The Private Placement Warrants are identical to the Public Warrants except that the Private Placement Warrants will be exercisable on a cashless basis and be non-redeemable except as described above so long as they are held by the initial purchasers or their permitted transferees. If the Private Placement Warrants are held by someone other than the initial purchasers or their permitted transferees, the Private Placement Warrants will be redeemable by the Corporation and exercisable by such holders on the same basis as the Public Warrants. Except as described above, if holders of the Private Placement Warrants elect to exercise them on a cashless basis, they would pay the exercise price by surrendering the warrants for that number of shares of Class A Common Stock equal to the quotient obtained by dividing the product of the number of shares of Class A Common Stock underlying the warrants multiplied by the excess of the “historical fair market value” (defined below) less the exercise price of the warrants, by the historical fair market value (a “Make-Whole Exercise”).
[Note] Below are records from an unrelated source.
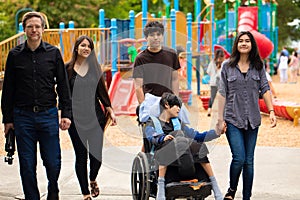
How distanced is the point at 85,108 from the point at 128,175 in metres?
1.87

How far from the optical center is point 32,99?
5.65 metres

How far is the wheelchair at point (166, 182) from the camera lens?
5812mm

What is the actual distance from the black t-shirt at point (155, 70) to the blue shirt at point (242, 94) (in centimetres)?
69

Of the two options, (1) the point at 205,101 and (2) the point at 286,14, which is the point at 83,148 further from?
(2) the point at 286,14

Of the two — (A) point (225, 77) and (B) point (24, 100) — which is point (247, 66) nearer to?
(A) point (225, 77)

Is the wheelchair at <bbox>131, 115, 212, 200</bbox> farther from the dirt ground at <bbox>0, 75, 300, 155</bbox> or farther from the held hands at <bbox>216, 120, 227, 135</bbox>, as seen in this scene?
the dirt ground at <bbox>0, 75, 300, 155</bbox>

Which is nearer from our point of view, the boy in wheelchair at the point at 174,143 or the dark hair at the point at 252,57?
the boy in wheelchair at the point at 174,143

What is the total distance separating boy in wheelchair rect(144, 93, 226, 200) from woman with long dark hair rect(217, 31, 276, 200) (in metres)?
0.29

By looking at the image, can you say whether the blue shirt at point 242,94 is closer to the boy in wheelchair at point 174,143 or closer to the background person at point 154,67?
the boy in wheelchair at point 174,143

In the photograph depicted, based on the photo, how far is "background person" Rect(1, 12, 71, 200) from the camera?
18.5 feet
For these purposes, the “historical fair market value” shall mean the average last reported sale price of the Class A Common

Stock for the 10 trading days ending on the third trading day prior to the date on which the notice of warrant exercise is sent to the warrant agent.

 

As of March 31, 2021, the aggregate values of the Public Warrants and the Private Placement Warrants were $44.4 million and $17.6 million, respectively, representing Warrants outstanding to purchase 27,599,938 shares and 10,933,333 shares, respectively, of the Corporation's Class A Common Stock. The Warrants are accounted for as liabilities in accordance with ASC 815-40 and are presented within warrants payable on the Condensed Consolidated Balance Sheet. The warrant liabilities are measured at fair value at inception and on a recurring basis, with changes in fair value presented within change in fair value of warrants payable in the Condensed Consolidated Statement of Operations and Comprehensive Loss. See Note 5, "Fair value measurements" for additional information.